(Source: MIRS.news, Published 08/23/23) The Department of Environment, Great Lakes and Energy (EGLE)’s new set of rules regulating permissible levels of PFAS in drinking water were ruled invalid by the Court of Appeals on the grounds that the required regulatory impact statements didn’t properly account for total costs to businesses.
The opinion affirmed a prior Court of Claims ruling that EGLE violated Section 45 of the Administrative Procedures Act of 1969, which requires agencies to prepare a regulatory impact statement (RIS) with estimates of how much compliance with proposed rule changes will cost businesses and other groups.
Plaintiff 3M Company, manufacturer of abrasives and consumer-electronics components, sued EGLE for rules regulating permissible levels of per-and polyfluoroalkyl substances (PFAS) in drinking water, which it said didn't account for the total cost of compliance.
The opinion, authored by Judge Christopher Murray, affirmed that the October 2019 RIS submitted by EGLE did not account for the full extent of the cost to comply with new standards, as it only accounted for drinking water standard changes, and not the resulting changes to groundwater standards.
The RIS identified the primary costs to state and local government units as arising from sampling and monitoring requirements, along with the “installation and operation of treatment systems where PFAS exceeded the maximum contaminant levels.”
Regarding costs imposed on businesses and groups, EGLE addressed only businesses that operated their own water supplies, and estimated a $300 to $600 sampling cost per sample, with $600 estimated if the business or group hired an outside contractor.
A second RIS prepared the next month was revised to recognize that surface water standard changes would also alter the standards for groundwater cleanup, but did not factor that into the updated cost, and the new rules were made effective Aug. 3, 2020.
3M subsequently filed suit seeking declaratory and injunctive relief because EGLE had not fully accounted for all costs estimated to comply with the related groundwater-cleanup standards, arguing that the RIS was deficient, and since EGLE had not complied with requirements, the drinking water rules were invalid.
Murray wrote that the Court of Appeals sided with 3M because “whenever EGLE sets drinking water standards, it is also setting groundwater cleanup criteria.
“Despite this, EGLE refrained from providing compliance cost estimates for the new groundwater cleanup criterion in the RIS it prepared for the new drinking water standards,” Murray wrote, “arguing that … (state law) only requires it to estimate costs of the proposed rule, (and) it only needed to provide a cost estimate for businesses and other groups to comply with the drinking-water rule.

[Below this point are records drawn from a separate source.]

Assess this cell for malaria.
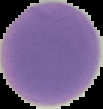

Uninfected.

Cell region segmented out of the field of view; the surrounding area is masked to black. From a thin blood film. Image is 103×109 pixels.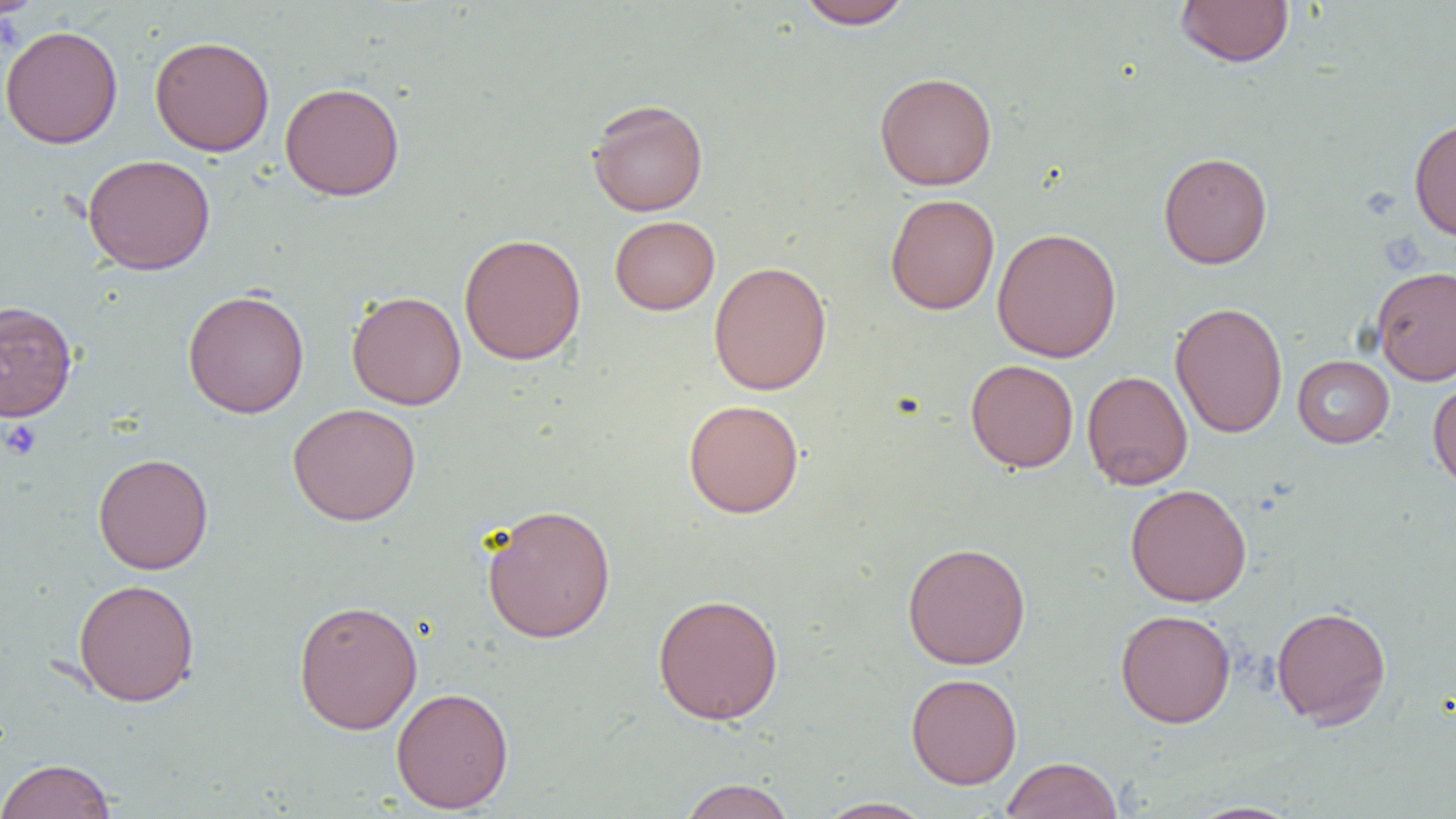

{
  "slide_level_diagnosis": "negative for blood parasites",
  "image_size": "1456×819 pixels",
  "uninfected_red_blood_cell_locations": "approximate bounding boxes as (x1, y1, x2, y2) in pixels: (1, 0, 47, 19), (796, 0, 913, 30), (1175, 0, 1294, 67), (0, 24, 124, 148), (149, 35, 275, 157), (874, 72, 998, 190), (279, 82, 405, 201), (586, 98, 709, 216), (1409, 116, 1456, 241), (1158, 151, 1273, 269), (82, 154, 216, 275), (885, 193, 999, 315), (609, 215, 720, 315), (992, 227, 1122, 362), (459, 232, 586, 365), (708, 260, 832, 396), (1371, 265, 1456, 385), (182, 289, 309, 418), (347, 290, 466, 410), (0, 300, 78, 422), (1170, 301, 1287, 439), (1292, 355, 1394, 447), (965, 359, 1079, 472), (1081, 370, 1193, 490), (1427, 377, 1456, 492), (683, 399, 804, 518), (287, 403, 421, 525), (93, 452, 214, 575), (1125, 483, 1252, 607), (481, 504, 617, 643), (902, 541, 1031, 670), (73, 578, 200, 706), (652, 593, 784, 725), (293, 599, 423, 734), (1271, 605, 1391, 728), (1115, 609, 1236, 727), (906, 672, 1022, 789), (391, 687, 514, 813), (1001, 756, 1123, 818), (0, 758, 117, 819), (678, 778, 796, 819), (815, 797, 935, 818), (1183, 801, 1305, 819)",
  "magnification": "1000x",
  "field_of_view": "single",
  "preparation": "thin blood film",
  "modality": "optical microscopy",
  "platelet_locations": "approximate bounding boxes as (x1, y1, x2, y2) in pixels: (1, 419, 42, 461)"
}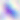
magnification = 400x
modality = micrograph
identification = Toxoplasma gondiiClassify this cell by malaria status.
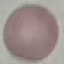
It is uninfected.

Giemsa-stained preparation. Photographed with a smartphone camera at the microscope eyepiece. Automatically extracted cell patch, resized to 64 × 64 pixels. Thin blood film.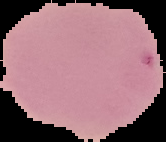 Malaria status: uninfected. Segmented cell region on a black background. Image is 166×142 pixels. From a thin blood film.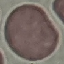
Summary:
  - Malaria status: uninfected
  - Stain: Giemsa
  - Image type: cell patch, automatically extracted from a larger field of view and resized to 64 × 64 pixels
  - Capture: smartphone through the microscope eyepiece
  - Preparation: thin smear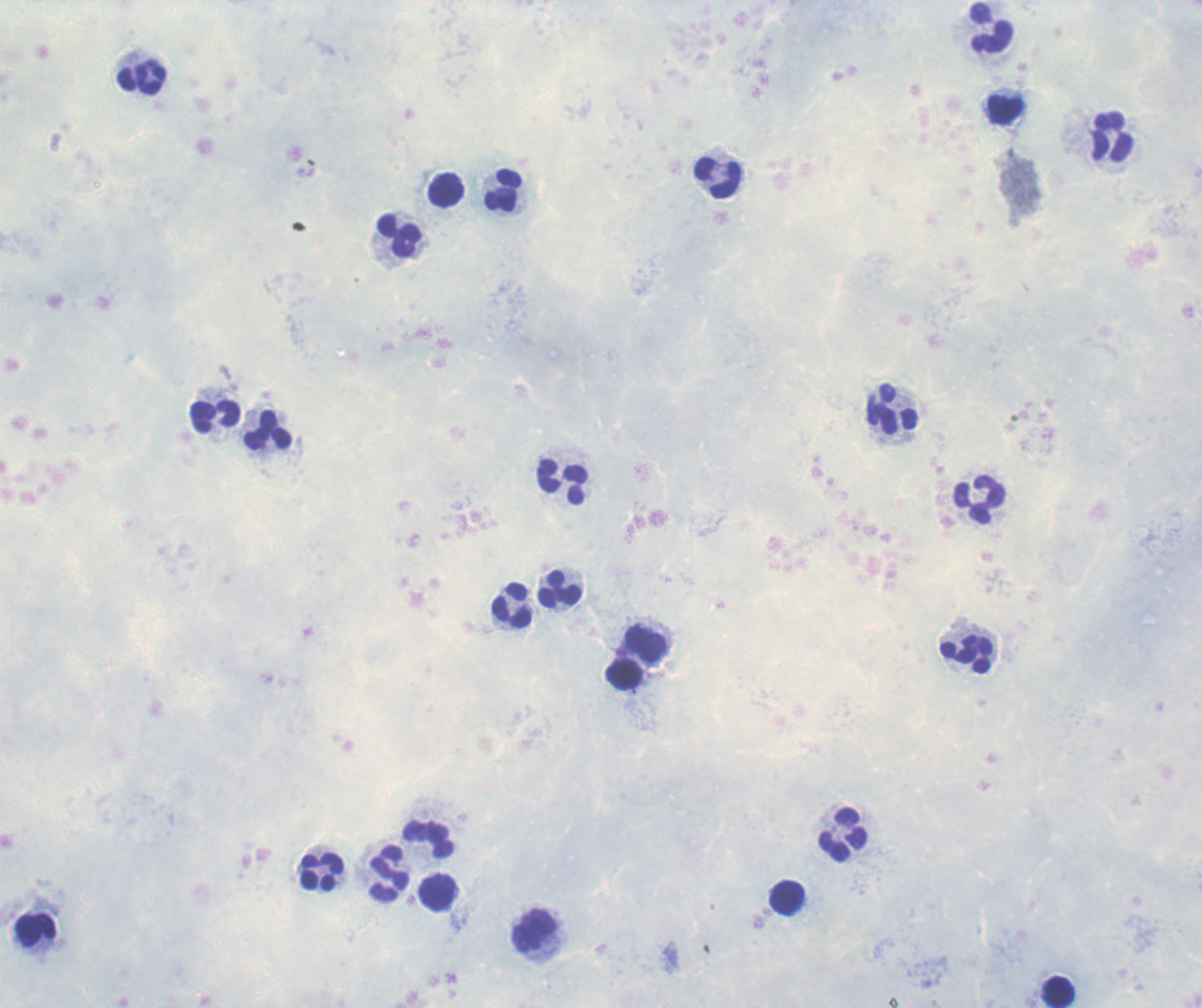

leukocyte_locations: 'approximate centers as {x, y} in pixels: {991, 29}, {142, 76}, {1005, 108}, {1111, 136}, {718, 177}, {446, 189}, {504, 190}, {398, 236}, {893, 410}, {213, 415}, {269, 431}, {562, 481}, {979, 499}, {560, 589}, {514, 605}, {649, 643}, {967, 654}, {626, 675}, {843, 835}, {430, 839}, {321, 873}, {390, 875}, {438, 892}, {788, 897}, {36, 930}, {536, 932}, {1057, 992}'
result: no malaria parasites detected
preparation: thick blood smear
image_size: 1202×1008 pixels
context: previously used in an actual diagnosis
background_quality: poor
magnification: 100x
field_of_view: one from this slide
stain: Romanowsky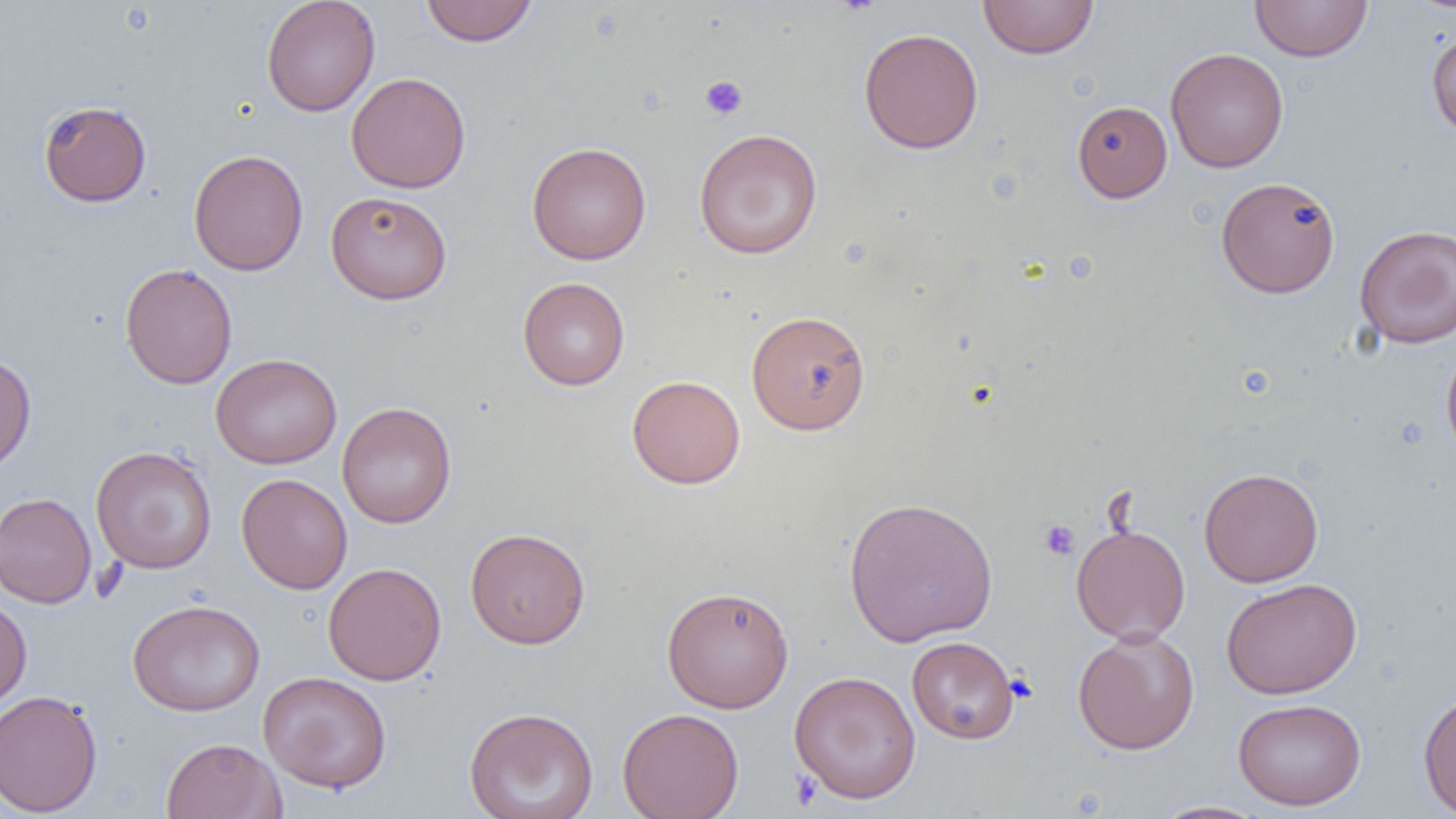

{
  "slide_level_diagnosis": "negative for blood parasites",
  "uninfected_red_blood_cell_locations": "approximate bounding boxes as (x1, y1, x2, y2) in pixels: (261, 0, 381, 116), (420, 0, 538, 46), (978, 0, 1099, 59), (1250, 1, 1372, 62), (858, 27, 984, 154), (1426, 27, 1456, 141), (1165, 47, 1289, 173), (345, 72, 471, 194), (38, 99, 152, 207), (1072, 100, 1172, 202), (694, 128, 823, 259), (527, 141, 652, 265), (188, 149, 308, 276), (1216, 176, 1340, 299), (325, 190, 453, 305), (1354, 223, 1456, 348), (120, 262, 237, 389), (517, 277, 630, 390), (746, 310, 871, 435), (1441, 342, 1456, 465), (0, 352, 37, 473), (210, 353, 342, 469), (626, 374, 746, 489), (337, 401, 457, 528), (90, 446, 217, 574), (1199, 467, 1323, 587), (236, 473, 353, 594), (0, 492, 97, 609), (843, 496, 998, 647), (1071, 523, 1191, 644), (465, 527, 591, 650), (322, 562, 447, 686), (1220, 578, 1361, 699), (661, 586, 794, 712), (0, 595, 32, 712), (127, 598, 265, 716), (1072, 628, 1200, 754), (906, 636, 1019, 744), (788, 670, 922, 804), (258, 671, 392, 794), (0, 689, 104, 817), (1418, 690, 1456, 817), (1232, 697, 1366, 811), (464, 707, 599, 818), (617, 707, 745, 819), (160, 737, 286, 819), (1149, 800, 1272, 819)",
  "magnification": "1000x",
  "field_of_view": "single",
  "platelet_locations": "approximate bounding boxes as (x1, y1, x2, y2) in pixels: (833, 0, 881, 16), (699, 75, 748, 120), (1039, 519, 1080, 560), (789, 770, 822, 810)",
  "modality": "optical microscopy",
  "preparation": "thin blood film",
  "image_size": "1456×819 pixels"
}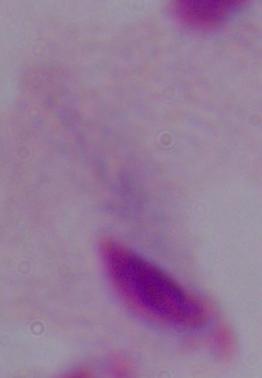
Summary:
  - Identification: trichomonad
  - Modality: micrograph
  - Magnification: 1000xReport the malaria status of this cell.
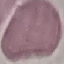
It is uninfected.

preparation = thin smear
capture = smartphone camera at the microscope eyepiece
stain = Giemsa
image type = automatically extracted cell patch, resized to 64 × 64 pixels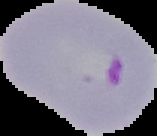

result: malaria parasites detected
image_size: 157×136 pixels
image_type: segmented cell region on a black background
preparation: thin blood filmLocate every P. falciparum parasite and give its life-cycle stage, and locate every leukocyte and any debris.
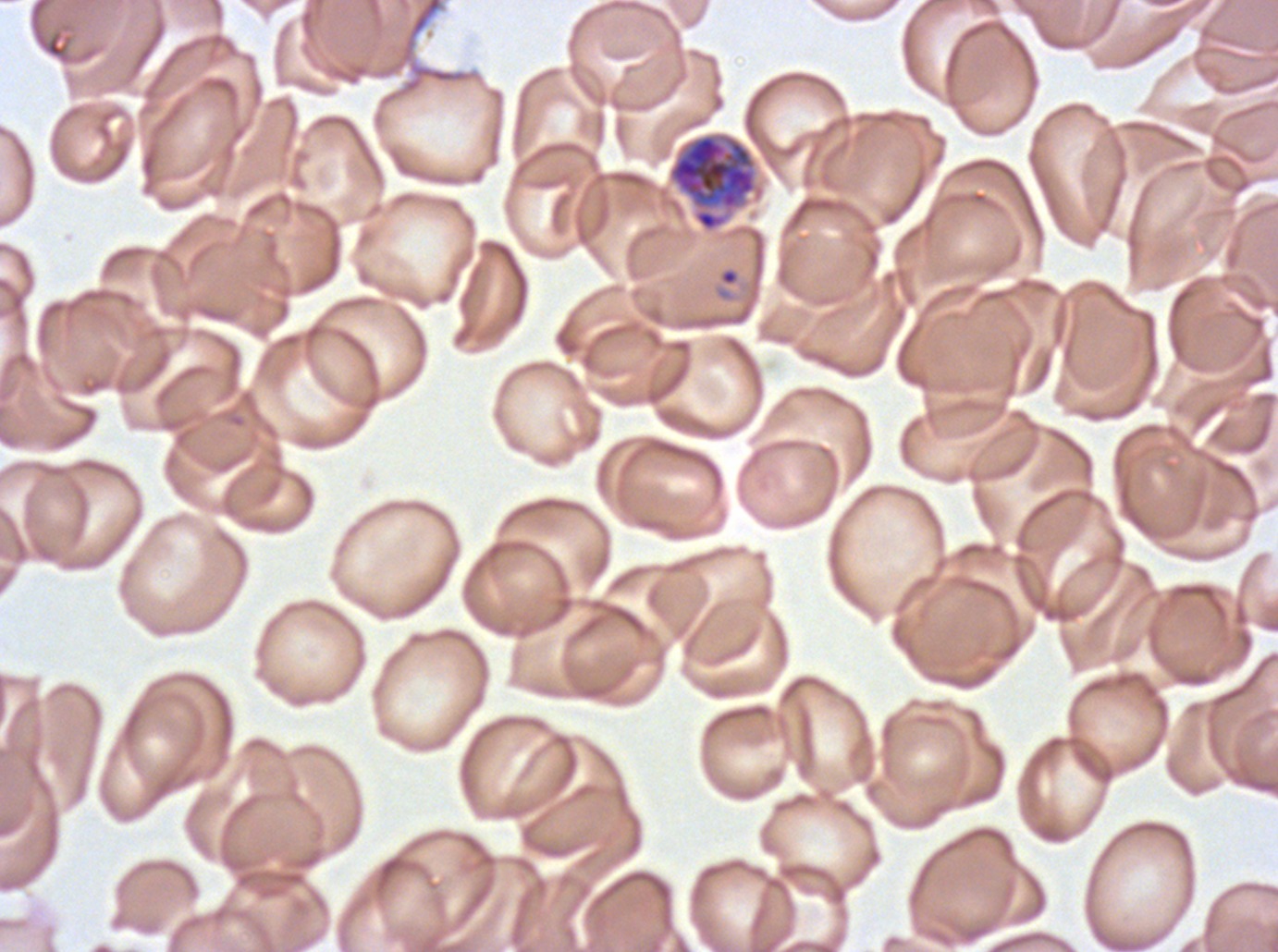

Approximate bounding boxes as {x1, y1, x2, y2} in pixels.
Rings: {721, 270, 737, 285}.
Early schizonts: {667, 131, 764, 233}.
No late-ring/early-trophozoite forms, mid trophozoites, late trophozoites, late schizonts, segmenters, gametocytes, leukocytes, or debris observed.

specimen = P. falciparum cultured ex vivo for 24 to 48 hours, from a patient in The Gambia
life-cycle stages observed = ring, early schizont
preparation = thin blood smear
stain = Giemsa
field of view = one sub-image of a larger composite
image size = 1278×952 pixelsName the parasite shown.
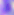

Toxoplasma gondii.

Photomicrograph. Captured at 400x magnification.Report the malaria status of this cell.
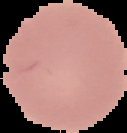
Uninfected.

From a thin blood film. Image is 127×133 pixels. Cell region segmented out of the field of view; the surrounding area is masked to black.State which cell type is depicted.
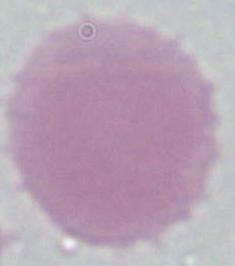
This is an erythrocyte.

Micrograph. 1000x magnification.Identify the preparation type.
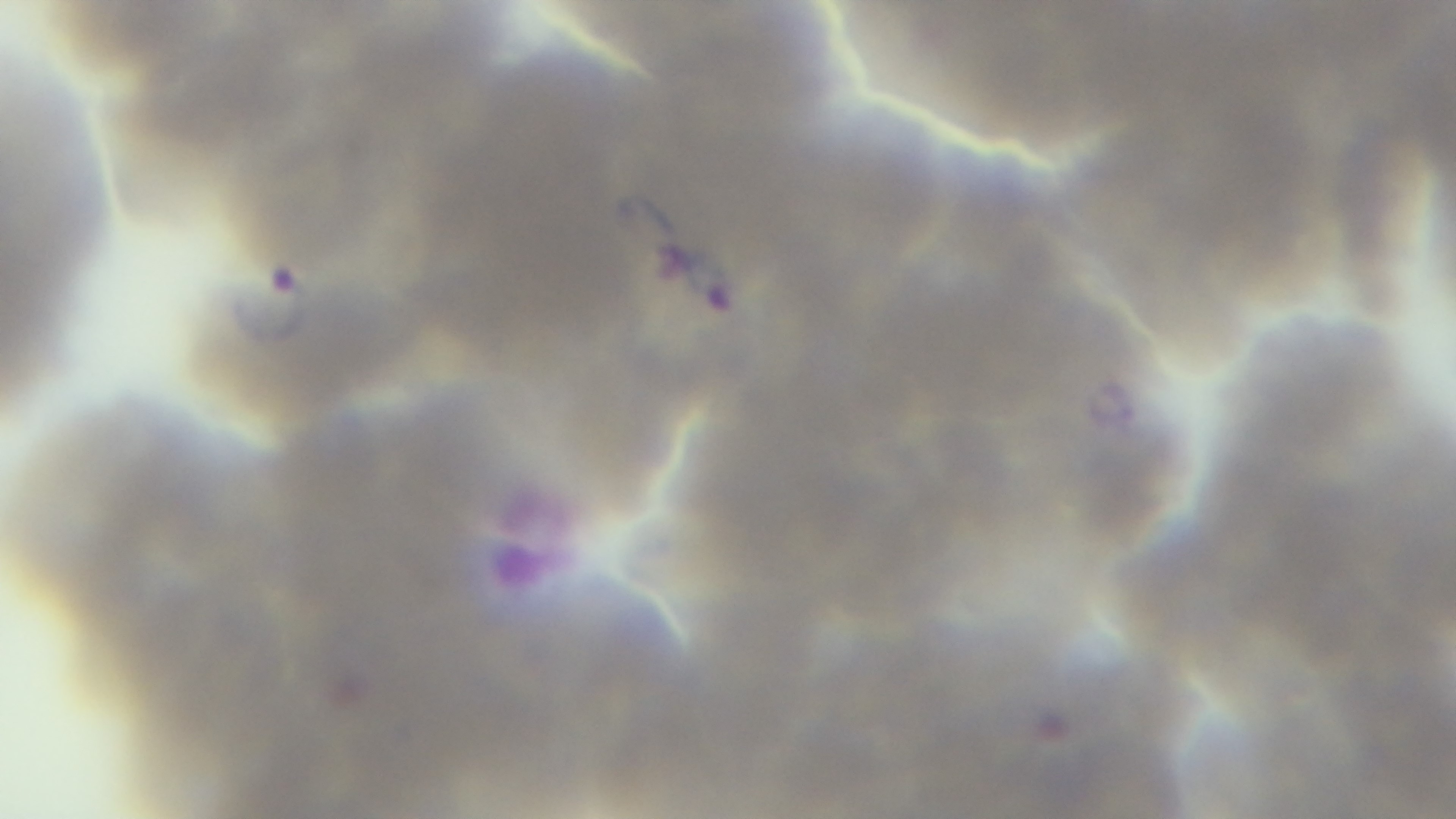

A thin smear.

Malaria status: infected. One field from the slide. Captured with a mounted 4K digital camera. Giemsa stain. 100x oil-immersion objective. Light microscopy.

It did not need to provide an estimate of the costs that businesses and other groups might incur as a result of the groundwater-cleanup provisions.”
Murray said EGLE’s argument that it was not required to estimate the costs to businesses that would necessarily occur because it lacked the necessary information to make an estimate “does not save the day as the applicable statutory provisions say otherwise.”